• **Directions**
In the passage below on business journalism, how many business reporters in print alone are estimated to work nationwide?

• **Excerpted passage**
<<<<
I worked as a Wall Street Journal staff writer for eight years ending in December 2004 and now critique the business media full time at the Columbia Journalism Review. I'll attest that business journalists as a rule are as smart, sophisticated, and plugged-in as they seem. And yet that army of professional business reporters—an estimated 9,000 or so nationwide in print alone—for all practical purposes missed the biggest story on the beat. Why?
In October, Howard Kurtz, the Washington Post media critic, rounded up the opinions of a few practitioners. Some bravely took the blame ("We all failed," ventured cnbc's Charlie Gasparino), but the majority chose to blame the audience: "If we had written stories in late 2000 saying this whole thing's going to collapse," said Fortune managing editor Andy Serwer, "people would have said, 'Ha ha, maybe,' and gone about their business." Ditto Marcus Brauchli, a top Wall Street Journal editor during the bubble before taking over last July as executive editor of the Washington Post: "I regret that when I was at the Journal, we didn't keep the focus on some of these questions, including the possible moral hazard posed by the structure of Fannie Mae and Freddie Mac. These are really difficult issues to convey to a popular audience."
>>>>
• **Provided records**
<<<<
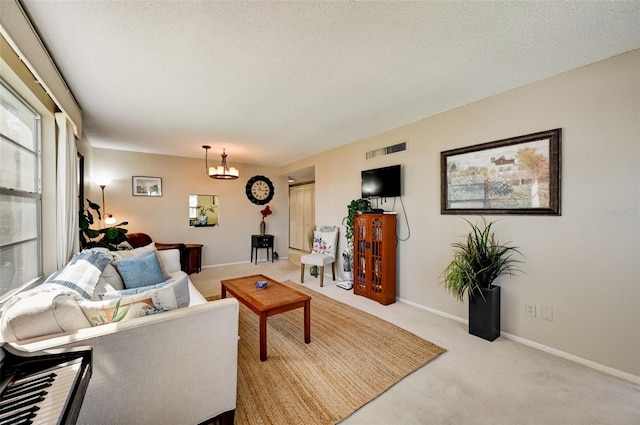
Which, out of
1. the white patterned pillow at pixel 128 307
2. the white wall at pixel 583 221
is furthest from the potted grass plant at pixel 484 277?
the white patterned pillow at pixel 128 307

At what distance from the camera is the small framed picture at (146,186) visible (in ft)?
16.4

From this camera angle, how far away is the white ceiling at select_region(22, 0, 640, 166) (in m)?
1.54

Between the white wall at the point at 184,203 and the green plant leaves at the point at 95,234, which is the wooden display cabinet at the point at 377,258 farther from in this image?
the green plant leaves at the point at 95,234

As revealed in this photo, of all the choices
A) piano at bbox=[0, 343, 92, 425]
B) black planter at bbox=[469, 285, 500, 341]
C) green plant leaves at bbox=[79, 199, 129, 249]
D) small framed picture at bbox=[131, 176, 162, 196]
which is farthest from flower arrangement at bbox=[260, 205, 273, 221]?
piano at bbox=[0, 343, 92, 425]

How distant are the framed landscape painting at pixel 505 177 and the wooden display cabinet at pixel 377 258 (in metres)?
0.78

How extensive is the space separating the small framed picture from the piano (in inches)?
190

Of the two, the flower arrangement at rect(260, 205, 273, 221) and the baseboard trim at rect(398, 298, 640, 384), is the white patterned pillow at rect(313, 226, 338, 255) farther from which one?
the baseboard trim at rect(398, 298, 640, 384)

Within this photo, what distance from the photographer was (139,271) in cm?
265

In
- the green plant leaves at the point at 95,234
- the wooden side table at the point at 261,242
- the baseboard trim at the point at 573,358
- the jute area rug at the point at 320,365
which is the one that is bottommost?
the jute area rug at the point at 320,365

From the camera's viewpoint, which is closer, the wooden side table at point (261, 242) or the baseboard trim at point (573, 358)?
the baseboard trim at point (573, 358)

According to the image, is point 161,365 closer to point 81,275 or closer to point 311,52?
point 81,275

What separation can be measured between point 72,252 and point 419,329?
378cm

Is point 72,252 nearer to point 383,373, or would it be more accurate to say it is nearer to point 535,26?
point 383,373

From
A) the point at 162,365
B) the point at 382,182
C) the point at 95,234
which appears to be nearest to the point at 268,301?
the point at 162,365
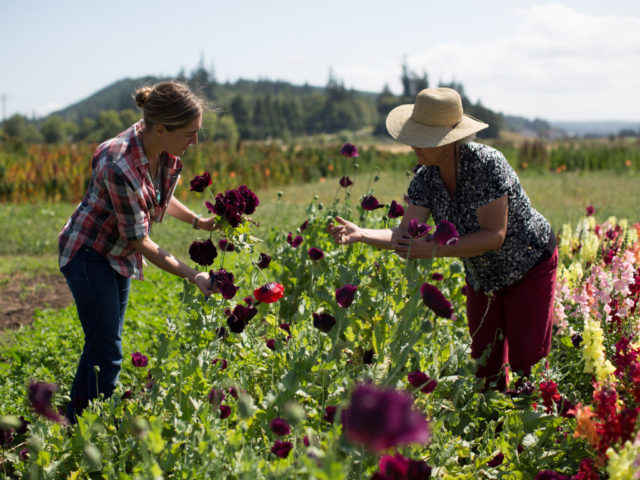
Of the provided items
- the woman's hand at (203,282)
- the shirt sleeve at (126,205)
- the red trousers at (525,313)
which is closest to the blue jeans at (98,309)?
the shirt sleeve at (126,205)

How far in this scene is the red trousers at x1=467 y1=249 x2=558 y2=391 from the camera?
2.45 meters

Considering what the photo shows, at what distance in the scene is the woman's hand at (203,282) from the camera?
1.90 metres

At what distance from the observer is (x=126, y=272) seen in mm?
2283

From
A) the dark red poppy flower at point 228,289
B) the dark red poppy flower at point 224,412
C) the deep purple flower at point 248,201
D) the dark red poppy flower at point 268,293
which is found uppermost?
the deep purple flower at point 248,201

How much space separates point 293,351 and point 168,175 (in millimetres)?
1116

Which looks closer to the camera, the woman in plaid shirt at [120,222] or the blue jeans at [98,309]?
the woman in plaid shirt at [120,222]

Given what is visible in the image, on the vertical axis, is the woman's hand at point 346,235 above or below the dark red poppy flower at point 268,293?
above

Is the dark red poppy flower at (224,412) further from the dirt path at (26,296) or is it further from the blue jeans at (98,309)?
the dirt path at (26,296)

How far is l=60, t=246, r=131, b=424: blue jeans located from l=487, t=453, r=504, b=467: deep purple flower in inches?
67.9

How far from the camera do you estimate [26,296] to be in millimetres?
4820

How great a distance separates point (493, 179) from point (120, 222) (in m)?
1.67

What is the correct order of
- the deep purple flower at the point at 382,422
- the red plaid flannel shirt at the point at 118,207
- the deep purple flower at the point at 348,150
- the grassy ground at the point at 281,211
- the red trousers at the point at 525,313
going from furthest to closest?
the grassy ground at the point at 281,211
the deep purple flower at the point at 348,150
the red trousers at the point at 525,313
the red plaid flannel shirt at the point at 118,207
the deep purple flower at the point at 382,422

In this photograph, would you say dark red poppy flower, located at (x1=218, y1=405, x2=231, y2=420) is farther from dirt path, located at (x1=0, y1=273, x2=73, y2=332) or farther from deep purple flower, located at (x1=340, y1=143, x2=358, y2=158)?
dirt path, located at (x1=0, y1=273, x2=73, y2=332)

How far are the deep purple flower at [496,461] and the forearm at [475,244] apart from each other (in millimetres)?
829
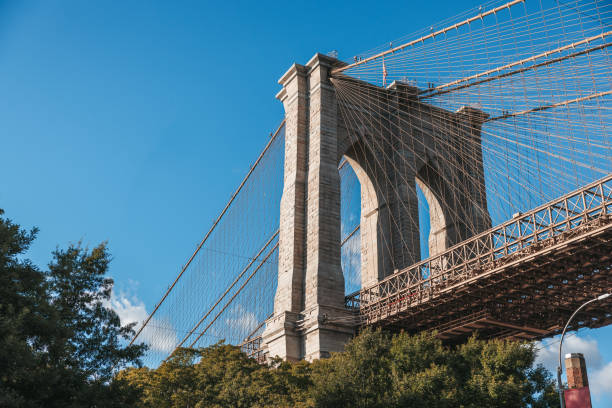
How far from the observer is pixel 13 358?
15.1 metres

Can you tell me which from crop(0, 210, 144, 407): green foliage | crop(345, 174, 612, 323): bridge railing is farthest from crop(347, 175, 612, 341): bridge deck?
crop(0, 210, 144, 407): green foliage

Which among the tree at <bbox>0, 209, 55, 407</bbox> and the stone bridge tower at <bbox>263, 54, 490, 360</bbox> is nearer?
the tree at <bbox>0, 209, 55, 407</bbox>

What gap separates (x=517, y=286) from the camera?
31.0 m

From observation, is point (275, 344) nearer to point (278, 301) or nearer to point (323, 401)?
point (278, 301)

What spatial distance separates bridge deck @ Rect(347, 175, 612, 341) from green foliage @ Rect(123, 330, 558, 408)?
4204 mm

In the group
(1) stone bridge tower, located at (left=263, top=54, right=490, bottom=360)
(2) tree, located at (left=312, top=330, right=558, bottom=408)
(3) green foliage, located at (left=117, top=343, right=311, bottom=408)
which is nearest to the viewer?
(2) tree, located at (left=312, top=330, right=558, bottom=408)

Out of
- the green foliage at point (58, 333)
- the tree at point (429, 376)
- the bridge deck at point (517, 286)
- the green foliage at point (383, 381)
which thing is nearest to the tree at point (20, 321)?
the green foliage at point (58, 333)

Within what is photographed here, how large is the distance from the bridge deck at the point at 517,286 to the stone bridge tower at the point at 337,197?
9.31 feet

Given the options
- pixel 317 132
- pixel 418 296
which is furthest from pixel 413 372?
pixel 317 132

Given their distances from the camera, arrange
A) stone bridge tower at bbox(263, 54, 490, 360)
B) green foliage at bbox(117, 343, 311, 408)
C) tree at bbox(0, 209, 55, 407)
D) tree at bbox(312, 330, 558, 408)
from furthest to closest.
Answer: stone bridge tower at bbox(263, 54, 490, 360)
green foliage at bbox(117, 343, 311, 408)
tree at bbox(312, 330, 558, 408)
tree at bbox(0, 209, 55, 407)

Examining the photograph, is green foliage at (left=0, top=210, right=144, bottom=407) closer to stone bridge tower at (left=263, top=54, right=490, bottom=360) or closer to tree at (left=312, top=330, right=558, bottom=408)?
tree at (left=312, top=330, right=558, bottom=408)

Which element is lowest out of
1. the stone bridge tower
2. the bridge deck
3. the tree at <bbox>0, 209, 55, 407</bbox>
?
the tree at <bbox>0, 209, 55, 407</bbox>

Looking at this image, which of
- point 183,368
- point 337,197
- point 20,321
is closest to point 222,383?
point 183,368

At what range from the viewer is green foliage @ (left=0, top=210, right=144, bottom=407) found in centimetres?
1552
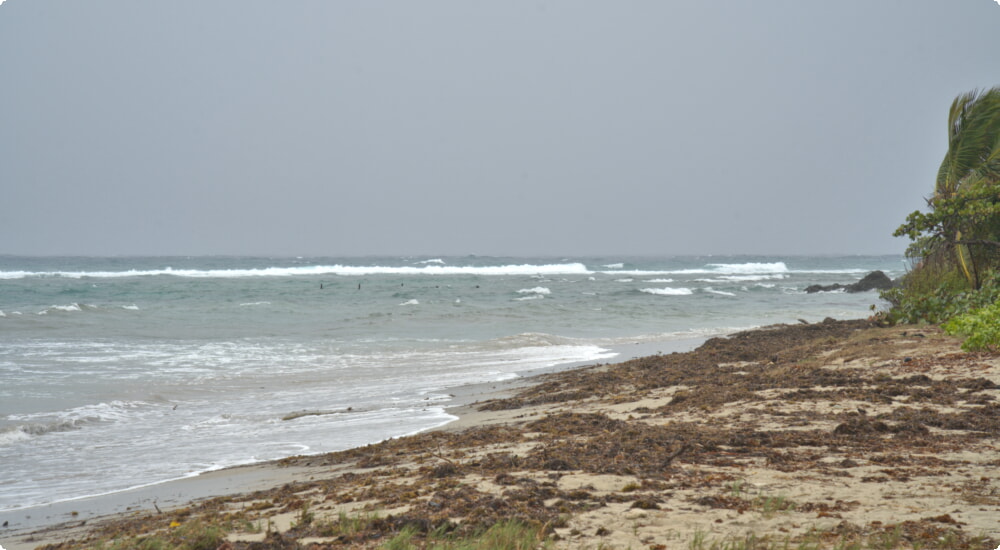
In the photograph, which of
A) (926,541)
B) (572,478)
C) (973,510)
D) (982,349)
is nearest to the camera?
(926,541)

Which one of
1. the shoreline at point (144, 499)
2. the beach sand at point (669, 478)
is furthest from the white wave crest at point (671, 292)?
the shoreline at point (144, 499)

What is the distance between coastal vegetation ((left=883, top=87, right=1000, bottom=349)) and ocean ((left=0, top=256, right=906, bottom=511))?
329 cm

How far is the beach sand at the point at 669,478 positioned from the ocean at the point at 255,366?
1.19m

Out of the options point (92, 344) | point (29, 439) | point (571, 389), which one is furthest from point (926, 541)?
point (92, 344)

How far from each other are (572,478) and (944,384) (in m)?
4.24

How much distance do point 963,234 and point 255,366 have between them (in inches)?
513

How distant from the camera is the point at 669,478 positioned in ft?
14.6

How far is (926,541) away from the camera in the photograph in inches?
126

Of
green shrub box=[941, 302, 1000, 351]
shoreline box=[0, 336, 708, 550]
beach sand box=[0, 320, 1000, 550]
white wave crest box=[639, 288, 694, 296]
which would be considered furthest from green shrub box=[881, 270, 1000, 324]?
white wave crest box=[639, 288, 694, 296]

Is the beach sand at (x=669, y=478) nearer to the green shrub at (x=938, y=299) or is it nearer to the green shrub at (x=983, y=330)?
the green shrub at (x=983, y=330)

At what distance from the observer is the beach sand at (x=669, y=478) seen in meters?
3.61

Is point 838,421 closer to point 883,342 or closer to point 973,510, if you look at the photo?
point 973,510

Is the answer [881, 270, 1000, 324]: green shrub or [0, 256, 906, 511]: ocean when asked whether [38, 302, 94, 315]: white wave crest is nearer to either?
[0, 256, 906, 511]: ocean

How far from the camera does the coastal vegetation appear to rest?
35.1 ft
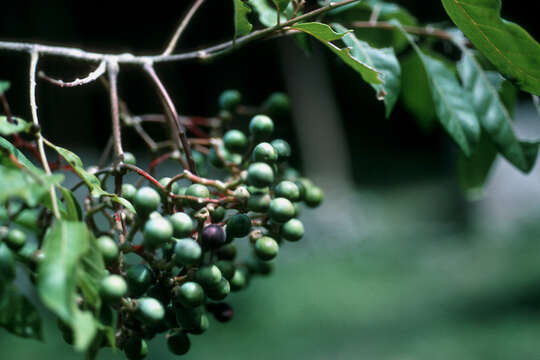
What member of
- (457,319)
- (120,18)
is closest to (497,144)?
(457,319)

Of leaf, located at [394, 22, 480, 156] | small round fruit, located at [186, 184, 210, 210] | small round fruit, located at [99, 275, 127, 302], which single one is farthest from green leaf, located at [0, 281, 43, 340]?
leaf, located at [394, 22, 480, 156]

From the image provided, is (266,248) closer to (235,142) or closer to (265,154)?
(265,154)

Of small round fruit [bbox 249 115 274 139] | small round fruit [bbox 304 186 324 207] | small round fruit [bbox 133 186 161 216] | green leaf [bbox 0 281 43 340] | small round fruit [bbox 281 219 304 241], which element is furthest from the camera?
small round fruit [bbox 304 186 324 207]

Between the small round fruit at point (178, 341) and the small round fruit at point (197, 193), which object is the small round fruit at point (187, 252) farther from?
the small round fruit at point (178, 341)

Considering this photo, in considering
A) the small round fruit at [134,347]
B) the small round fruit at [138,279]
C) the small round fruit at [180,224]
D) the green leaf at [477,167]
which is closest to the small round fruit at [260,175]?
the small round fruit at [180,224]

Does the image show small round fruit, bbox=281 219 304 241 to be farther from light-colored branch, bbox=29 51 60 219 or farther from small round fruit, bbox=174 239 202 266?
light-colored branch, bbox=29 51 60 219

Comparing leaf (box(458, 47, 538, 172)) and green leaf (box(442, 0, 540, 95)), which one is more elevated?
green leaf (box(442, 0, 540, 95))
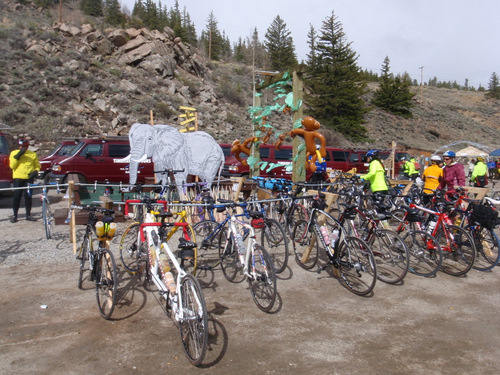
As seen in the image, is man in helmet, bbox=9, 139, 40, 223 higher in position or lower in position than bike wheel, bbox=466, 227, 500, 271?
higher

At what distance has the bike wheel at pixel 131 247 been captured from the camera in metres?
5.51

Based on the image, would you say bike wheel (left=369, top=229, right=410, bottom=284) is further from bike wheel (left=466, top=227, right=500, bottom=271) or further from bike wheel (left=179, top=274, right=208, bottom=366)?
bike wheel (left=179, top=274, right=208, bottom=366)

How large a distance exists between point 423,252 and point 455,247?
1.69 ft

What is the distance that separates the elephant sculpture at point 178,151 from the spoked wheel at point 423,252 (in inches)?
246

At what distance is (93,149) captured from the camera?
550 inches

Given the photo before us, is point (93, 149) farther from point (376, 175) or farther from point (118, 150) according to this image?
point (376, 175)

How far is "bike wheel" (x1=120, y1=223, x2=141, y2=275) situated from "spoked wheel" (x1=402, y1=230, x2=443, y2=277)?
13.4 ft

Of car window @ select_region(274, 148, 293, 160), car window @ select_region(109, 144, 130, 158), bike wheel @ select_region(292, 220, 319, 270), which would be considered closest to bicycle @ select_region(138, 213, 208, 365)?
bike wheel @ select_region(292, 220, 319, 270)

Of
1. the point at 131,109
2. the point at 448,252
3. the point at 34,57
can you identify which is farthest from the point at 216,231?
the point at 34,57

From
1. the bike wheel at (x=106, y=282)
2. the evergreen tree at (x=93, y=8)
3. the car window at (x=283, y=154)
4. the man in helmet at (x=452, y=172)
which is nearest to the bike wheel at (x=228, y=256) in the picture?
the bike wheel at (x=106, y=282)

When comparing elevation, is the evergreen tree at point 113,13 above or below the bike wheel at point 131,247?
above

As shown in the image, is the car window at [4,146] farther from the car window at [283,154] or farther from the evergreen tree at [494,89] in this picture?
the evergreen tree at [494,89]

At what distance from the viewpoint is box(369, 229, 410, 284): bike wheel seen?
534 cm

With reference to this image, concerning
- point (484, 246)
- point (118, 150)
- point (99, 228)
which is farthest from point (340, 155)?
point (99, 228)
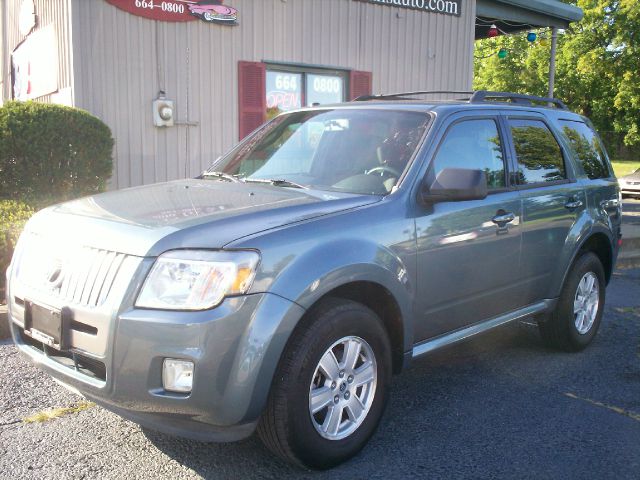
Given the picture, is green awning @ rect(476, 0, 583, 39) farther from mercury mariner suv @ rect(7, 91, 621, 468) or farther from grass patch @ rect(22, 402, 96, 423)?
grass patch @ rect(22, 402, 96, 423)

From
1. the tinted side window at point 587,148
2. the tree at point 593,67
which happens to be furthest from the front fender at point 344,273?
the tree at point 593,67

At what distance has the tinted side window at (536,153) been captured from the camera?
4.58 metres

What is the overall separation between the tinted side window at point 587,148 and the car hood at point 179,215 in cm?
241

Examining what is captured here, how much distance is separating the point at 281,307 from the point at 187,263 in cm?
44

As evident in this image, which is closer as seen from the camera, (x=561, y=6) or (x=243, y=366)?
(x=243, y=366)

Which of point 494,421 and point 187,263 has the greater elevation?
point 187,263

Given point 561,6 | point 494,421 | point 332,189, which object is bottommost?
point 494,421

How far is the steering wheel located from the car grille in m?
1.58

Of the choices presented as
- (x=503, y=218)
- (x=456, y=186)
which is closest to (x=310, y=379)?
(x=456, y=186)

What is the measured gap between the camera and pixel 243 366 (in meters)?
2.75

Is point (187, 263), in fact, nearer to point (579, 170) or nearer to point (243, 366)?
point (243, 366)

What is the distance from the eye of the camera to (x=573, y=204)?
488 centimetres

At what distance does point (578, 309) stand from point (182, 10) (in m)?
7.01

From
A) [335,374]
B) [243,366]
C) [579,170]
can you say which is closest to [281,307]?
[243,366]
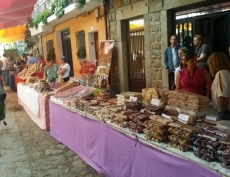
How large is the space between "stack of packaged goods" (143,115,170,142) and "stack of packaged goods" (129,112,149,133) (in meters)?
0.08

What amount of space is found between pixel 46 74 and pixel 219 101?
16.4 ft

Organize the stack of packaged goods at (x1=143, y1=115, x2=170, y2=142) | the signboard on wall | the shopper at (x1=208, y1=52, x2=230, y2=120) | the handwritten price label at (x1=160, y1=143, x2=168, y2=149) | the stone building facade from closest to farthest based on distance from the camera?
the handwritten price label at (x1=160, y1=143, x2=168, y2=149)
the stack of packaged goods at (x1=143, y1=115, x2=170, y2=142)
the shopper at (x1=208, y1=52, x2=230, y2=120)
the stone building facade
the signboard on wall

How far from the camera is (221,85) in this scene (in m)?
2.59

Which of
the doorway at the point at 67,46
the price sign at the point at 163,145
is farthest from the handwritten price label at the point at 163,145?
the doorway at the point at 67,46

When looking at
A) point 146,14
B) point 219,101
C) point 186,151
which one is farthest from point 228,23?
point 186,151

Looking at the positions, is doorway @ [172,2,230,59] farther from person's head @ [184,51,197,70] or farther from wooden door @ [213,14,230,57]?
person's head @ [184,51,197,70]

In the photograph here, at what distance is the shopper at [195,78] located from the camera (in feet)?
10.0

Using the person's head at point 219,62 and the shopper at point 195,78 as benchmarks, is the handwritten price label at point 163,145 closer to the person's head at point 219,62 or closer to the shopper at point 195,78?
the person's head at point 219,62

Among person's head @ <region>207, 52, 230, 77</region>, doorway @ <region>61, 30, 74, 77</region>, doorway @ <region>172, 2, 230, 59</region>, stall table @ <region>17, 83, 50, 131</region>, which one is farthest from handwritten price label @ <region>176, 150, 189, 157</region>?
doorway @ <region>61, 30, 74, 77</region>

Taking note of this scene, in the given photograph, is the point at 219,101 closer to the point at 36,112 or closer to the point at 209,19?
the point at 209,19

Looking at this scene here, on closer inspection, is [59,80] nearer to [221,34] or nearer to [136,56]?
[136,56]

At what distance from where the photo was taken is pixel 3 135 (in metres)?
5.48

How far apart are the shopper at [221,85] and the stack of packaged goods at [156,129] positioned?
2.26 ft

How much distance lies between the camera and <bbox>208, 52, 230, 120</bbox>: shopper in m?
2.58
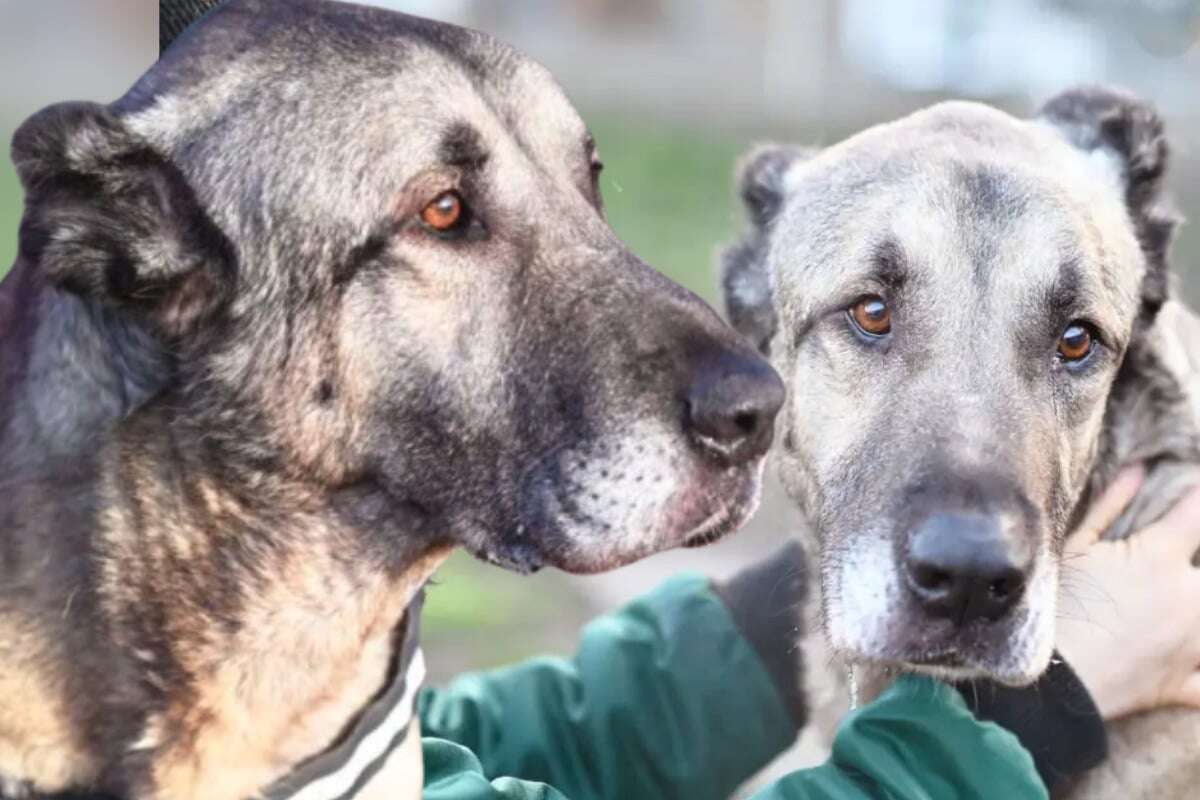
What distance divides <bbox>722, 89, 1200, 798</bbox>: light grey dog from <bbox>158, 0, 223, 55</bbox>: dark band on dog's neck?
1.36m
>>>>
• **Solution to this problem**
About 9,000.